The EIA projects our nation’s refinery utilization will remain near its five-year average through 2023. It expects the combination of a slight contraction in the economy and refinery maximization of distillate fuel production will reduce distillate prices in the next five months. The EIA also forecasts US diesel refining margins will fall by 19% this year compared with last year.

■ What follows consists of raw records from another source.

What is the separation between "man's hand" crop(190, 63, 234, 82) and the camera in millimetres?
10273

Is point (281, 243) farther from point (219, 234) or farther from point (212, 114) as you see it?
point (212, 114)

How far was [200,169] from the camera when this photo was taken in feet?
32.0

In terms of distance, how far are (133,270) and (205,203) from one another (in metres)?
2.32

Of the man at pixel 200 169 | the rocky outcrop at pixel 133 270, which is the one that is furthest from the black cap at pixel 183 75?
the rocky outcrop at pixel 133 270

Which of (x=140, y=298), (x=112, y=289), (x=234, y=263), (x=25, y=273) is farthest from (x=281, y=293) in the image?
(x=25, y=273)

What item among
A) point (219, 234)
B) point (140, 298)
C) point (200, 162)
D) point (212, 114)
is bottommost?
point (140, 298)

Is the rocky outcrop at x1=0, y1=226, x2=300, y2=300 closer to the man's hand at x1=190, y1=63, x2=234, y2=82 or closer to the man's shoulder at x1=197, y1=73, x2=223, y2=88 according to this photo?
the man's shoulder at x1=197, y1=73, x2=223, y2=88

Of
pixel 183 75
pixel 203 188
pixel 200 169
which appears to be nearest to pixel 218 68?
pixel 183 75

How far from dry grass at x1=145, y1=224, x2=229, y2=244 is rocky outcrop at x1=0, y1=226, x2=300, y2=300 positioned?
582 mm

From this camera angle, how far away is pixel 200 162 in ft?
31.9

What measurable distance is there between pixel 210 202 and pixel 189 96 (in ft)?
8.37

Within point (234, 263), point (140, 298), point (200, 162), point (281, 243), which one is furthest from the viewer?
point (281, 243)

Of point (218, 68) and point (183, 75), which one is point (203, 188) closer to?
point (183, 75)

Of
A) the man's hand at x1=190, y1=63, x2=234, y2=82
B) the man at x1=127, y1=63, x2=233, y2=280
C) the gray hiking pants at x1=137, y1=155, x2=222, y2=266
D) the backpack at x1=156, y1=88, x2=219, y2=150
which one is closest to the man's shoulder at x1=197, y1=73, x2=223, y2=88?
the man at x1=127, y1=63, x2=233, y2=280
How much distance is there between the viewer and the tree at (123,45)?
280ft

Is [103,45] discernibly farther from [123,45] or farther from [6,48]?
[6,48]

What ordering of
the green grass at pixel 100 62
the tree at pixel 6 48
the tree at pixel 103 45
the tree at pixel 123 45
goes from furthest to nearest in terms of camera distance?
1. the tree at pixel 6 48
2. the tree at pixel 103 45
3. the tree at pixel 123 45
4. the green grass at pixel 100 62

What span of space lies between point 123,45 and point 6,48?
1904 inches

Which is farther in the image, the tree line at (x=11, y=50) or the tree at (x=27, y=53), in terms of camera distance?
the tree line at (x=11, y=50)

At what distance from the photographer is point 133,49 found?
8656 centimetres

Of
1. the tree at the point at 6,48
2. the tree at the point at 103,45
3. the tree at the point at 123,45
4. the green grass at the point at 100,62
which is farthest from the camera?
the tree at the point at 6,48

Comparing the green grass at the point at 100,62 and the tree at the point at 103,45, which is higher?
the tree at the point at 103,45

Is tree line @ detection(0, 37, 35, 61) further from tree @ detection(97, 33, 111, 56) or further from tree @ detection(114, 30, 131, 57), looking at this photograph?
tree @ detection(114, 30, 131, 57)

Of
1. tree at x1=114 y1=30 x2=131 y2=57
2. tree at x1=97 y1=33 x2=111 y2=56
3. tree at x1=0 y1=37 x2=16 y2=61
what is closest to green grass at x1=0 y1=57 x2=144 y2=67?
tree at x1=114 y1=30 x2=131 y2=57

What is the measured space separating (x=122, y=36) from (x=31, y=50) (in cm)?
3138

However, the EU’s ban on seaborne imports of petroleum products from Russia creates supply and price uncertainty for distillate markets in early 2023.
Renewable Biodiesel Fuels
The role of renewable biodiesel fuels is growing, as a key strategy to help decarbonize the transportation sector. Necessary to achieve that is more investment in feedstocks and refining capacity to produce the high-quality renewable diesel fuels. The global renewable diesel market by production has reached 2.61 billion gallons in 2021. The market is expected to reach 7.45 billion gallons per year by 2027.
According to the EIA, biodiesel production averaged about 0.123 million barrels per day in 2022 and is expected to expand to 0.128 million barrels per day in 2023. Biodiesel net imports are expected to average 0.003 million barrels per day in 2022 and 2023, up from 0.001 million barrels per day in 2021. The EIA also forecasts that at the end of 2022, more renewable diesel fuel would be produced than conventional biodiesel fuels. Using the same feedstocks, biodiesel and renewable diesel are processed in different ways, resulting in renewable diesel fuel – sometimes referred to as hydrogenated vegetable oil or HVO – having key properties essentially identical to petroleum diesel fuel, making it a drop-in replacement at any blend percentage. Depending on feedstocks, using advanced renewable biodiesel fuels instead of petroleum-based fuels lowers greenhouse gas (GHG) emissions by anywhere from 50 to 85%, along with reductions in other emissions like particulates as well.
In Conclusion
No one knows exactly where this year will take us, but at this moment it feels like flashing yellow lights at a busy intersection. Will supply chain pressures finally ease? Will a new COVID-19 variant upend the global workforce? What happens in the Russia Ukraine war? If there is a recession, how long will it last and how bad will it be? When will retail fuel prices come back to earth? Will automakers’ bets on EVs pan out? What is the future for internal combustion engines and sustainable fuels as a key climate strategy?
That’s why in 2023 maybe the best advice comes from the airline industry: “Even if the captain has turned off the seatbelt sign, we recommend you keep your seat belt fastened at all times. We can’t always know when turbulence is coming.”